• [What to work on]: Revise each of the records below so that every occurrence of "white rock face" reads "pale cliff face", keeping all other text unchanged.

• [Material shown]:
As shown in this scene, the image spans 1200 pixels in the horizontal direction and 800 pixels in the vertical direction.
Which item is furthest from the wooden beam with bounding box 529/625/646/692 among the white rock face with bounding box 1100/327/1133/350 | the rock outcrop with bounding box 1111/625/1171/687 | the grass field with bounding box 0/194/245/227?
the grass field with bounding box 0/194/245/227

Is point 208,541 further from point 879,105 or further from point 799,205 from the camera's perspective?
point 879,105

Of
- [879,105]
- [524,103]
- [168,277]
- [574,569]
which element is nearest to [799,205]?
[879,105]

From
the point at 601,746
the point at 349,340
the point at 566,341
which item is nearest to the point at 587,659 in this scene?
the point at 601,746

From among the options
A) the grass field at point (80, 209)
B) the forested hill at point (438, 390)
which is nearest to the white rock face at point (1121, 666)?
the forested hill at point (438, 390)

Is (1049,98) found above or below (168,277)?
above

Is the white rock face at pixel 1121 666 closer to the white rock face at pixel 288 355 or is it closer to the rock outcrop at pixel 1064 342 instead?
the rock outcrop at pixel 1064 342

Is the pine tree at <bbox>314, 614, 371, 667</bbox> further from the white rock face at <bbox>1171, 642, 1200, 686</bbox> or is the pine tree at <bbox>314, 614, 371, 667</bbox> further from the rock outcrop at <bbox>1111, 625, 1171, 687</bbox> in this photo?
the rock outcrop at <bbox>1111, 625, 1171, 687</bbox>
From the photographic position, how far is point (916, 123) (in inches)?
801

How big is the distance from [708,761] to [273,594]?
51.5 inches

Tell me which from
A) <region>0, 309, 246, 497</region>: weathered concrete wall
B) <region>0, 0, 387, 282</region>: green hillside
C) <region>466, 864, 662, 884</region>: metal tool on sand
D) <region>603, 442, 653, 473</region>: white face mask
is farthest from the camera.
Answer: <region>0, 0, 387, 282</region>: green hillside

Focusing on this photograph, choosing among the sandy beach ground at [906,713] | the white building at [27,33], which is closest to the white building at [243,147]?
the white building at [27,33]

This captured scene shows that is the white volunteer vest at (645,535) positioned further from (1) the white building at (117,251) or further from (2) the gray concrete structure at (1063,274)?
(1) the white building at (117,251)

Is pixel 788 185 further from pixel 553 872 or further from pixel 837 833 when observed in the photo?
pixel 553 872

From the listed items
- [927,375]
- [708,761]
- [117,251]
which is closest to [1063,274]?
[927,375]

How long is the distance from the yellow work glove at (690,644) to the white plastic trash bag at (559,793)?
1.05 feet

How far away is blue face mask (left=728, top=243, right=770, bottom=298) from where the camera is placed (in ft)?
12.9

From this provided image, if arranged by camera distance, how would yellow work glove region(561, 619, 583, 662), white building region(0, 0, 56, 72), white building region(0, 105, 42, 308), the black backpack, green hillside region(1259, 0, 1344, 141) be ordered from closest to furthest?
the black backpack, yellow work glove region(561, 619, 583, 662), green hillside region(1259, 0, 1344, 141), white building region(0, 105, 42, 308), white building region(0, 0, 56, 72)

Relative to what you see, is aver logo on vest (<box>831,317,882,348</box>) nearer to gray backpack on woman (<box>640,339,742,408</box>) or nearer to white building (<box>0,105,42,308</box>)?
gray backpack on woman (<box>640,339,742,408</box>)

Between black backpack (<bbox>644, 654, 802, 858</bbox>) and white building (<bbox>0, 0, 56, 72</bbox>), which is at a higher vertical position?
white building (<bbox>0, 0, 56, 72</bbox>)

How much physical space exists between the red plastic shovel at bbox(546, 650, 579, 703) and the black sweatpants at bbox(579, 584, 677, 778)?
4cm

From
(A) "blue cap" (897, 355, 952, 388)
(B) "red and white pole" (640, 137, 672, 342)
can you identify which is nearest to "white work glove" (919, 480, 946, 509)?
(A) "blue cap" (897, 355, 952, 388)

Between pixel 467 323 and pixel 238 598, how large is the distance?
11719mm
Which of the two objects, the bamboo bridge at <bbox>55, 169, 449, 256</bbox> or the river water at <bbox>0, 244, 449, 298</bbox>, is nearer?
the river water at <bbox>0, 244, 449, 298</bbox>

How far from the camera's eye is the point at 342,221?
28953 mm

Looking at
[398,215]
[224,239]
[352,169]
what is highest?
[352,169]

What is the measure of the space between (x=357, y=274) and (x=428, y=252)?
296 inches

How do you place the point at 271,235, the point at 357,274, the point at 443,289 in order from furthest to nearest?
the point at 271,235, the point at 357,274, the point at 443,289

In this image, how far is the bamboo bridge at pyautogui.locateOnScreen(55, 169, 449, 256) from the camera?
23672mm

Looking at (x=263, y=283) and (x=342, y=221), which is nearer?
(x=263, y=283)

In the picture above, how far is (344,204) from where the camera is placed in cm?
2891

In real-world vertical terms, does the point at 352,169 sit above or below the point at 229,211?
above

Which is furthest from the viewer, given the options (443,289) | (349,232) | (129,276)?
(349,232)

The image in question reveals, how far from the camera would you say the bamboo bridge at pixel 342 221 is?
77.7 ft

• [Output for this task]:
As shown in this scene, the image spans 1200 pixels in the horizontal direction and 800 pixels in the vertical direction.
Which item is furthest from the wooden beam with bounding box 529/625/646/692 among the pale cliff face with bounding box 1100/327/1133/350 | the rock outcrop with bounding box 1111/625/1171/687 | the grass field with bounding box 0/194/245/227?
the grass field with bounding box 0/194/245/227

Is point 208,541 further from point 879,105 or further from point 799,205 from the camera's perspective?
point 879,105

Of
- [879,105]
- [524,103]
- [168,277]
- [574,569]
which element is nearest to [799,205]?
[879,105]

From
the point at 601,746
the point at 349,340
the point at 566,341
which item is nearest to the point at 587,659 in this scene?
the point at 601,746

From among the options
A) the grass field at point (80, 209)
B) the forested hill at point (438, 390)
which is nearest to the pale cliff face at point (1121, 666)?
the forested hill at point (438, 390)

Is (1049,98) found above or below (168,277)?
above

Is the pale cliff face at pixel 1121 666 closer to the pale cliff face at pixel 288 355 or is it closer to the rock outcrop at pixel 1064 342 instead?
the rock outcrop at pixel 1064 342

Is the pine tree at <bbox>314, 614, 371, 667</bbox> further from the pale cliff face at <bbox>1171, 642, 1200, 686</bbox> or is the pine tree at <bbox>314, 614, 371, 667</bbox> further from the rock outcrop at <bbox>1111, 625, 1171, 687</bbox> in this photo?
the rock outcrop at <bbox>1111, 625, 1171, 687</bbox>
From the photographic position, how far is point (916, 123) (in inches)?
801

How big is the distance from [708,761] to [273,594]?
51.5 inches

Tell me which from
A) <region>0, 309, 246, 497</region>: weathered concrete wall
B) <region>0, 0, 387, 282</region>: green hillside
C) <region>466, 864, 662, 884</region>: metal tool on sand
D) <region>603, 442, 653, 473</region>: white face mask
is farthest from the camera.
Answer: <region>0, 0, 387, 282</region>: green hillside

Focusing on this photograph, choosing among the sandy beach ground at [906,713] | the white building at [27,33], which is closest to the white building at [243,147]?
the white building at [27,33]

This captured scene shows that is the white volunteer vest at (645,535) positioned further from (1) the white building at (117,251) or further from (2) the gray concrete structure at (1063,274)?
(1) the white building at (117,251)

Is pixel 788 185 further from pixel 553 872 or further from pixel 837 833 when observed in the photo?
pixel 553 872

From the listed items
- [927,375]
- [708,761]
- [117,251]
which is closest to [1063,274]?
[927,375]

How long is the distance from the yellow work glove at (690,644) to the white plastic trash bag at (559,793)?
1.05 feet

How far away is blue face mask (left=728, top=243, right=770, bottom=298) from where the camera is placed (in ft)?
12.9

From this provided image, if arranged by camera distance, how would yellow work glove region(561, 619, 583, 662), white building region(0, 0, 56, 72), white building region(0, 105, 42, 308), the black backpack, green hillside region(1259, 0, 1344, 141) be ordered from closest to furthest?
the black backpack, yellow work glove region(561, 619, 583, 662), green hillside region(1259, 0, 1344, 141), white building region(0, 105, 42, 308), white building region(0, 0, 56, 72)

Relative to what you see, is aver logo on vest (<box>831,317,882,348</box>) nearer to gray backpack on woman (<box>640,339,742,408</box>) or nearer to white building (<box>0,105,42,308</box>)?
gray backpack on woman (<box>640,339,742,408</box>)

Between black backpack (<bbox>644, 654, 802, 858</bbox>) and white building (<bbox>0, 0, 56, 72</bbox>), which is at a higher vertical position?
white building (<bbox>0, 0, 56, 72</bbox>)

How much physical space exists between the red plastic shovel at bbox(546, 650, 579, 703) and the black sweatpants at bbox(579, 584, 677, 778)?
4cm

From
(A) "blue cap" (897, 355, 952, 388)
(B) "red and white pole" (640, 137, 672, 342)
can you identify which is nearest to "white work glove" (919, 480, 946, 509)?
(A) "blue cap" (897, 355, 952, 388)

Between pixel 467 323 and pixel 238 598, how large is the distance?
11719mm
Which of the two objects, the bamboo bridge at <bbox>55, 169, 449, 256</bbox> or the river water at <bbox>0, 244, 449, 298</bbox>, is nearer?
the river water at <bbox>0, 244, 449, 298</bbox>

How far from the camera's eye is the point at 342,221?
28953 mm

Looking at
[398,215]
[224,239]
[352,169]
what is highest?
[352,169]

What is the measure of the space between (x=357, y=274) and (x=428, y=252)?
296 inches

How do you place the point at 271,235, the point at 357,274, the point at 443,289 in order from furthest to nearest?
the point at 271,235, the point at 357,274, the point at 443,289

In this image, how far is the bamboo bridge at pyautogui.locateOnScreen(55, 169, 449, 256) from the camera?
23672mm

Looking at (x=263, y=283) and (x=342, y=221), which is nearer?
(x=263, y=283)

In the picture above, how far is (344,204) from where the camera is placed in cm?
2891

In real-world vertical terms, does the point at 352,169 sit above or below the point at 229,211?
above

Which is furthest from the viewer, given the options (443,289) | (349,232) | (129,276)?
(349,232)

The image in question reveals, how far from the camera would you say the bamboo bridge at pixel 342 221 is?
77.7 ft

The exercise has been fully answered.